═══ TEXT SECTION ═══

Study: Concussions not taken seriously enough

(Ivanhoe Newswire) - Despite prominence in the press about concussions because of serious football and hockey injuries and skiing deaths, researchers believe we still may not be taking this common head injury seriously enough.

Carol DeMatteo, associate clinical professor in the School of Rehabilitation Science, McMaster University, Ontario, Canada, found that children who are diagnosed with concussion spend fewer days in hospital and return to school sooner than their counterparts with head injuries diagnosed as something other than concussion.

"Even children with quite serious injuries can be labeled as having a concussion," DeMatteo was quoted as saying. "Concussion seems to be less alarming than 'mild brain injury' so it may be used to convey an injury that should have a good outcome, does not have structural brain damage and symptoms that will pass."

Despite the benign terminology, a concussion is actually a mild traumatic brain injury, which could have serious repercussions.
DeMatteo and colleagues analyzed medical records for 434 children who were admitted over two years to the McMaster Children's Hospital in Hamilton with the diagnosis of acquired brain injury. Of the 341 children with traumatic brain injury, 300 children had a severity score recorded and, of that group, 32 percent received a concussion diagnosis.

The researchers found that despite the severity of the injury, children with the concussion label stayed fewer days in hospital. Children labeled with concussion spent fewer days away from school and were also more than twice as likely to return to school sooner following hospital discharge.
"Our study suggests that if a child is given a diagnosis of a concussion, the family is less likely to consider it an actual injury to the brain," said DeMatteo. "These children may be sent back to school or allowed to return to activity sooner, and maybe before they should. This puts them at greater risk for a second injury, poor school performance and wondering what is wrong with them."

DeMatteo said using the term "mild traumatic brain injury" instead of "concussion" would help people to better understand what they are dealing with so that they can make decisions accordingly. Particularly, as there are no universally accepted guidelines for using the concussion diagnosis in children, she said that using more specific descriptors of brain injury should lead to more precise and informative terminology for use in both clinical and research settings.

═══

ASSIGNMENT
Please copy the passage from the text on concussions between "(Ivanhoe Newswire) - Despite" and "other than concussion.", inclusive.

═══ RECORD EXCERPTS ═══

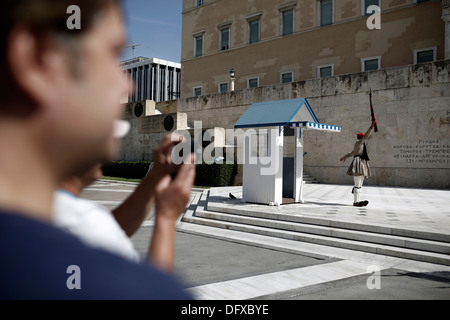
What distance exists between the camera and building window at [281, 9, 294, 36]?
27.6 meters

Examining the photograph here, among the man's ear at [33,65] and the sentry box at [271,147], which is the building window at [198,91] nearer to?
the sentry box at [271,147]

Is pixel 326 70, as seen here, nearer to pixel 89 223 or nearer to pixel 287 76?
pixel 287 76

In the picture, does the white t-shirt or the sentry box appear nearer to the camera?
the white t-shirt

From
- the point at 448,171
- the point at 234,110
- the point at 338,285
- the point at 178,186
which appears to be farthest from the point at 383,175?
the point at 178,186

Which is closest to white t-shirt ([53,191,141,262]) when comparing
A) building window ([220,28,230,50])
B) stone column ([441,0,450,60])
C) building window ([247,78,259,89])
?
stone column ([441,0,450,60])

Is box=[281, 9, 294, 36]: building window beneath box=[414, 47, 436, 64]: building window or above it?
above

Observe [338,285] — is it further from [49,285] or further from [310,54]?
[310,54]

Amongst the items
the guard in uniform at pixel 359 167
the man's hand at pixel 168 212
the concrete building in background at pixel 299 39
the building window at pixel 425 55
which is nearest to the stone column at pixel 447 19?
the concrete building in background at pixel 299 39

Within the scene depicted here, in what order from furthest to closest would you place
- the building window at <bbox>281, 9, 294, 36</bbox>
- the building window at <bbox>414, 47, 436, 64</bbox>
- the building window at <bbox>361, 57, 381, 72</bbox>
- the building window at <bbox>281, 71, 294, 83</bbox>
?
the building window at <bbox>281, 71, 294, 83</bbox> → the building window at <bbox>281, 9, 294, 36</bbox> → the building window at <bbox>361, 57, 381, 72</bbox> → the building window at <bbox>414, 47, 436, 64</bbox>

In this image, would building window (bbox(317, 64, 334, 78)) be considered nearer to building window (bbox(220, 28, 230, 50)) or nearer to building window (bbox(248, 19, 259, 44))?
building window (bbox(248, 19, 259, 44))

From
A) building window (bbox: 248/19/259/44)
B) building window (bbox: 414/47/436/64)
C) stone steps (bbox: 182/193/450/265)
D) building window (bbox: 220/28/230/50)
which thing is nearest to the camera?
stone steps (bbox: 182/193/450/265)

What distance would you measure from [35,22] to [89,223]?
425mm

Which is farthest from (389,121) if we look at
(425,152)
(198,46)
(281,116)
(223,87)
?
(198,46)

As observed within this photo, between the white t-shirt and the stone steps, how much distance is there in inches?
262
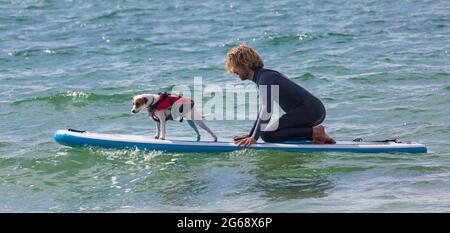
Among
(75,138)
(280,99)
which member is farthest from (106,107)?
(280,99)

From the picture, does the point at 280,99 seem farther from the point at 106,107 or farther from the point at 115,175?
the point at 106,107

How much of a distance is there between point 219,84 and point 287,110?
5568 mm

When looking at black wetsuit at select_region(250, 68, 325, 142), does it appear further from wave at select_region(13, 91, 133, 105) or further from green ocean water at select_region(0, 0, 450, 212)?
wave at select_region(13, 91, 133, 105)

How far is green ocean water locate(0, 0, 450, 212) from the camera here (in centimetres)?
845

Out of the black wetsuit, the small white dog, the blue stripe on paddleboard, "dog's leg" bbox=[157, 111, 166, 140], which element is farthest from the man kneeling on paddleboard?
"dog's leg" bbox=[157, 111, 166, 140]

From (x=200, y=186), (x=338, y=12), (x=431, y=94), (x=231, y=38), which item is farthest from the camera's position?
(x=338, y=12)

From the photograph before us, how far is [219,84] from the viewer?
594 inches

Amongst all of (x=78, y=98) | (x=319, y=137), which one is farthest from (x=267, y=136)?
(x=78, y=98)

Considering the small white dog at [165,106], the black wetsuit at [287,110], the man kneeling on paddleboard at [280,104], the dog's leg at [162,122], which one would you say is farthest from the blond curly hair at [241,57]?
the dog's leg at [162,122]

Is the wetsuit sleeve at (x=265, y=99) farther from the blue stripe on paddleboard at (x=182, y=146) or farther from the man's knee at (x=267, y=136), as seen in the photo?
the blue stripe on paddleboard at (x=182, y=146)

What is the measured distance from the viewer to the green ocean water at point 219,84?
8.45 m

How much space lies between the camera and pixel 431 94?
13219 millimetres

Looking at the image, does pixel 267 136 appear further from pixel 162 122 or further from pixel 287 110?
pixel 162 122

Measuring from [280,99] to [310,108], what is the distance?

═══

EXERCISE RESPONSE
(Ivanhoe Newswire) - Despite prominence in the press about concussions because of serious football and hockey injuries and skiing deaths, researchers believe we still may not be taking this common head injury seriously enough.

Carol DeMatteo, associate clinical professor in the School of Rehabilitation Science, McMaster University, Ontario, Canada, found that children who are diagnosed with concussion spend fewer days in hospital and return to school sooner than their counterparts with head injuries diagnosed as something other than concussion.